A graduate of Yale College, Yale University School of Medicine and Psychiatric Residency at the Massachusetts General Hospital, Dr. Rosenbaum chairs the Department of Psychiatry at Massachusetts General Hospital, Harvard Medical School, comprising over 600 clinicians and researchers, and 150 trainees, ranked by U.S. News and World Report as the #1 Department of Psychiatry in the United States in 2016 and for 18 of the last 21 years, with 50 specialty clinical and research programs and over 50 million dollars of annual research spending. At MGH, the US's largest hospital based research institution, with over 800 million dollars of annual research funding, he served as Chair of the Executive Committee on Research. He specializes in mood and anxiety disorders. The 2007 recipient of the C. Charles Burlingame Award for lifetime achievement in psychiatric research and education, he is the 2016 recipient of the Dean's Leadership Award for the Advancement of Women Faculty for Harvard Medical School. He served as President and the Chairman of the Board of the Anxiety and Depression Association of America (ADAA) and is Chair of the Scientific Council and on the Board of the American Foundation for Suicide Prevention. He also serves on the Board of Trustees of the Massachusetts General Hospital and on the Board of Trustees of the Partners Healthcare System. He is co-founder of PsyBrain, an early phase discovery company of novel drugs and diagnostics for psychiatric and related disorders. Dr. Rosenbaum has authored more than 400 original articles and reviews and has published 20 books. In addition to treatment resistant depression, a focus has been longitudinal studies of children at risk for anxiety disorders and depression, which examine behavioral differences, risk factors, longitudinal outcomes, treatment, genetics, and brain structure and function of children of parents with mood and anxiety disorders.


Systematic longitudinal assessment of the efficacy of currently available antidepressants indicate that these agents are only modestly efficacious with respect to short-term and sustained remission of depressive symptoms. Reflecting on the current antidepressant pharmacopoeia, relying heavily on agents whose initial mechanism of action involves the perturbation of homeostatic functioning of monoaminergic systems, experienced clinicians typically assert, despite evidence to the contrary, that with enough time and trials, most depressed patients meaningfully improve. The art of practice often focuses on what is termed "treatment resistant depression" although it would be more apt to say the treatments fail the patients than that the patients are resistant. The array of strategies including alternative treatments, psychotherapies, novel agents, devices, exercise and nutritional substances already suggest that there are other paths to relieving depression than simply influencing the transmission of monoamines such as serotonin, norepinephrine and dopamine.

The challenge ahead is not merely one of choosing plausible targets for drug development, of which there are many, but rather the challenge inherent in forcing a heterogeneous population of patients with diverse etiology, distinct phenotypes, and evidently disparate biologies into a single diagnosis, major depressive disorder (MDD) for study.
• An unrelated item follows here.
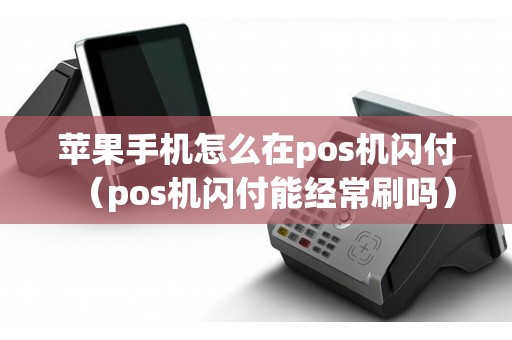 苹果手机怎么在pos机闪付（pos机闪付能经常刷吗）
That complexity, when married with a broken or at times corrupt clinical trial industry, renders the ability to define sub-groups who respond to specific agents and agents that might have usefulness for a sub-group barely remotely possible. It may be time to revert back to small sample or even intense studies of individuals and "N of 1" trials for early stage discovery. The potential in this regard of intense focus on individuals combining genetics and imaging holds promise. Once we have valid approaches to define sub-groups, we may find that some of our previously failed novel treatments (e.g. neurokinins) that dropped by the wayside, may, like the early fate of the cancer drug Iressa, rebound to be of use in sub-populations of what we now lump together as MDD.

There are many pathways to consider in exploring next generation treatments: novel targets, networks and pathways, and as always intense efforts to repurpose potentially effective medications with other current indications and "reverse engineering" to discover mechanisms.

Among promising potential approaches for future pharmacological therapeutics are continued focus on agents that alter brain plasticity or induce neurogenesis, treatments that decrease inflammation or target microglia, or the array of strategies to enhance bioenergetics and mitochondrial energy metabolism. Direct influences to circuits and networks with devices that use magnetic fields, ultrasound, or light in addition to closed loop implantables hold further promise for the future of antidepressant treatment.